Essential Duties & Responsibilities:
- Primary responsibility for the planning and execution of clinical research activities for relevant programs.
- Provides clinical input in regulatory documents: INDs, BLAs/NDAs, PSURs; Annual Safety Reports, Core Data Sheets, Investigator’s Brochures, Clinical Study Reports, Clinical Summaries and Clinical Overviews (risk/benefit evaluation).
- Collaborates with clinical, regulatory, and commercial organizations to develop EQ001 lifecycle plans, including new indications.
- Supports the VP, Clinical Development in presenting recommendations and securing senior leadership endorsement of clinical research plans and managing the communications on projects by monitoring and providing status update reports on key development projects from inception through implementation.
- B.S. in Life Sciences and M.D. or PhD or Pharm D required
- Proven track record of exemplary leadership, high standards of professionalism and successful management of complex drug development projects within an integrated, high performing biotechnology or specialty pharmaceutical organization.

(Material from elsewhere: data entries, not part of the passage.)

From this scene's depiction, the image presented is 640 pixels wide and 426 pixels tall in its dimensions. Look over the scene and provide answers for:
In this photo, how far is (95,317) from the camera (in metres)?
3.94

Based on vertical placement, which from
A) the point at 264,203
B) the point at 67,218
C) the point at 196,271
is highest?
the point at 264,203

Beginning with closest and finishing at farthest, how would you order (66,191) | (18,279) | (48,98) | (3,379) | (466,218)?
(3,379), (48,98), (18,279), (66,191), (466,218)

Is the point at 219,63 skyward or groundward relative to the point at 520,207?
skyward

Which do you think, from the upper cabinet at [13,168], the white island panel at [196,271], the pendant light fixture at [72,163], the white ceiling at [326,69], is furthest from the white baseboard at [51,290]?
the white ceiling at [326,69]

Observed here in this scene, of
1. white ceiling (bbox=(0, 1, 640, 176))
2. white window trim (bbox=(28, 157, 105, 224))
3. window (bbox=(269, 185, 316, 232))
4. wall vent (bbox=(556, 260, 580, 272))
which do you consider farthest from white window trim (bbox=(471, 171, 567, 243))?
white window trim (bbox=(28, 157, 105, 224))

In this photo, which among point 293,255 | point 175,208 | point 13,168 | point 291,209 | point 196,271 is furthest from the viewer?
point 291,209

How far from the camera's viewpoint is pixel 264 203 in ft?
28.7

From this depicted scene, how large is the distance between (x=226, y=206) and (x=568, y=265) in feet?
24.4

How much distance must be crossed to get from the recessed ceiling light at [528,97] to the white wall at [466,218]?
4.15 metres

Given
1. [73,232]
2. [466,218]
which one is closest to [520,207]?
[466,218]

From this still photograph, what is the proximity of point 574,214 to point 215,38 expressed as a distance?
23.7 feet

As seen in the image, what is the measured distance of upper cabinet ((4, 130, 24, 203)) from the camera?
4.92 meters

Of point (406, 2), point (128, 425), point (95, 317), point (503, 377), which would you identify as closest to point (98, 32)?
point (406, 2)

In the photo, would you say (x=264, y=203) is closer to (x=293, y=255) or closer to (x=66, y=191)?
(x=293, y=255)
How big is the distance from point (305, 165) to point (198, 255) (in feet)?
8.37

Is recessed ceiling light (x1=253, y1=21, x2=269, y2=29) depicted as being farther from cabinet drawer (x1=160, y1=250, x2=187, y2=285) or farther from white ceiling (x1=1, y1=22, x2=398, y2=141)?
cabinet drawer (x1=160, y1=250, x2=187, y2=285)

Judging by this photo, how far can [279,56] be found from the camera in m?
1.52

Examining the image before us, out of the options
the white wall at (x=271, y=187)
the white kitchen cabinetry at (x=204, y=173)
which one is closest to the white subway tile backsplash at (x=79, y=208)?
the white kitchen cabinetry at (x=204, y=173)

- In addition, this person will have previously served a minimum of 3-5 years in an integrative team leadership role where they were tasked with specific drug development projects, within clinical drug development and safety, global registration, and post-approval activities.
- It is preferred that the candidate have clinical development experience in areas of autoimmune and inflammatory diseases and in this role.
- The person will have provided strategic and operational leadership, implemented results-driven processes and gleaned the requisite experience in working collaboratively with both the research and commercial ends of the drug development spectrum. Other key candidate qualifications include:
- Results-oriented drug development professional in developing and implementing global clinical development programs.
- A strong technical and commercial orientation coupled with a track record of successfully integrating Research and Development and Commercial teams by providing thought and operational leadership and valuable input to both development and commercially marketed programs.
- Ability to think strategically including the ability to set project goals and establish measures of success.
- An understanding of standard industry practices pertaining to Good Clinical Practice/ICH guidelines on the conduct of clinical research.
- General knowledge of US/EU drug safety and pharmacovigilance reporting requirements.
- Experience in data analysis and medical evaluation of clinical trial data.
- Hands on experience on regulatory submissions involving clinical trial data.
Skills and Attributes:
- Proven intrapersonal and influencing skills. This includes a demonstrated ability to use an open and supportive communication style and to work cross functionally with multiple corporate sites and different personalities.
- A combination of both solid business and sharp scientific acumen along with very strong presentation skills and the ability to listen and communicate to a wide variety of scientific and commercially oriented individuals.
- Pragmatic and analytical in his/her thinking and the ability take a reasoned position based on the integration of a diverse set of inputs.
- High energy level and a positive outlook coupled with the requisite “can do” attitude and a willingness to do what it takes to achieve personal and organizational goals and overcome obstacles.
- High degree of professionalism, ethics and honesty with the ability to serve as a credible and passionate champion for Equillium’s breakthrough therapies.
- Strong computer literacy, including Microsoft Excel, Word, and most importantly the use of Power Point.
- Flexibility to adapt in a cross-functional and dynamic, “start-up” type environment.
- Domestic and/or international travel requirement – up to 25%.